Initiated by the AAP, the letter calls for $35 million for the U.S. Centers for Disease Control and Prevention (CDC), $25 million for the National Institutes of Health (NIH) and $1 million for the National Institute of Justice (NIJ) to conduct public health research into firearm morbidity and mortality prevention. The 409 signatories include national, state and local medical, public health, research and advocacy organizations.
If approved, the requests would be a substantial increase in the $12.5 million the CDC and NIH each received last fiscal year. The NIJ request would be for the same amount as last year. A 2021 report estimated the federal government will need to spend approximately $100 million per year to fully fund a comprehensive research agenda on reducing gun violence.
“We have the tools we need to prevent the leading cause of death in children, we just need the will to use them,” AAP President Sandy L. Chung, M.D., FAAP, said in a statement. “The AAP has longstanding policy outlining evidence-based steps our lawmakers can take today to reduce the terrible toll of gun violence and save lives. Fund research. Ban assault weapons. Limit high-capacity magazines. Require background checks, and more.”
In recent weeks several high-profile mass shootings have occurred in the United States, including a school shooting that left three children and three adults dead in Nashville and a shooting at a 16th birthday party in Dadeville, Ala., where four people younger than 24 were killed and dozens were injured.

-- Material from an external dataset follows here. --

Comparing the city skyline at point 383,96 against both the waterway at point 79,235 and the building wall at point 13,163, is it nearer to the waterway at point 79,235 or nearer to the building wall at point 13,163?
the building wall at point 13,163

“Within the last month, children and teens have lost their lives to gun violence while simply participating in routine childhood experiences,” Dr. Chung said. “Attending school. Picking up their siblings. Going to a friend’s birthday party. This is in the wake of school shootings, suicides, unintentional shootings and daily, deadly violence that involves firearms. As the headlines start to fade faster after each incident, and as the political will to act fails to meet the urgency of the moment, pediatricians are compelled to speak out.”

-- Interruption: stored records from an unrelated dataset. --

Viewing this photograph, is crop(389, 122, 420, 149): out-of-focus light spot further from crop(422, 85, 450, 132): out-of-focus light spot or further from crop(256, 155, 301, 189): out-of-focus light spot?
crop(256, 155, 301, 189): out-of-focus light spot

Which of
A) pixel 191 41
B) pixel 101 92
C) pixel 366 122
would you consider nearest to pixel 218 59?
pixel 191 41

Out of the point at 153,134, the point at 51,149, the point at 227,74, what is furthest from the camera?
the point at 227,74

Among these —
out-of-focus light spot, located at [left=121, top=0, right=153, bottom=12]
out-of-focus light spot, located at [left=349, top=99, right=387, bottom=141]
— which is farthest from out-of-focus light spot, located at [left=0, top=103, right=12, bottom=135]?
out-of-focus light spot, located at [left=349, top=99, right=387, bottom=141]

In November 2022, the AAP issued its policy statement Firearm-Related Injuries and Deaths in Children and Youth: Injury Prevention and Harm Reduction, which gives guidance on why a harm-reduction approach is optimal for gun violence prevention. This strategy includes sensible policies, improved surveillance and new research to identify best practices.

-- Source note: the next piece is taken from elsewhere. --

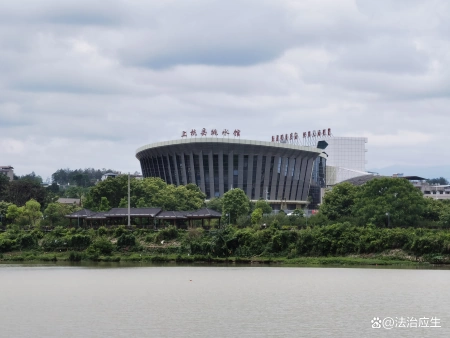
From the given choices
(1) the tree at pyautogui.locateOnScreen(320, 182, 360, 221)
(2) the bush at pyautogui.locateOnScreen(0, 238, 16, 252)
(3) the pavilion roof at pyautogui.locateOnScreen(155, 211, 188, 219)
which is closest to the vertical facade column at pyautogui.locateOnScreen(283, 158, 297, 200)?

Across the country, communities are suffering from preventable firearm-related injuries and deaths. In 2020, use of firearms resulted in 10,197 deaths among those from birth to age 24 years, and gun-related fatalities are the leading cause of pediatric deaths, including for homicides and suicides. There are also disparities when considering race, ethnicity, sex and socioeconomic status of victims.
In 2021, the most recent year for which data are available, firearm-related injuries led to 47,286 total fatalities,
With its 2023 fiscal year funds, the CDC made 22 awards for two- and three-year projects to improve scientific understanding of firearm-related violence and to rigorously evaluate the effectiveness of prevention strategies. The NIH is funding research on the determinants of firearm injury, the identification of those at risk and the evaluation of innovative interventions.
While those investments are crucial, signees of the letter say increased funding is needed to overcome the decades-long lack of federal funding that set back the response to the public health issue of firearm-related morbidity and mortality.
Signers include an array of medical societies, public health organizations, research universities, and child advocacy organizations including the American Academy of Child and Adolescent Psychiatry, AANS/CNS Section on Pediatric Neurological Surgery, American Medical Association, American Pediatric Society, Association of Maternal & Child Health Programs, Child Injury Prevention Alliance, Doctors for America, Futures Without Violence, MomsRising, National Organizations for Youth Safety, Pediatric Policy Council, Save the Children and Sandy Hook Promise.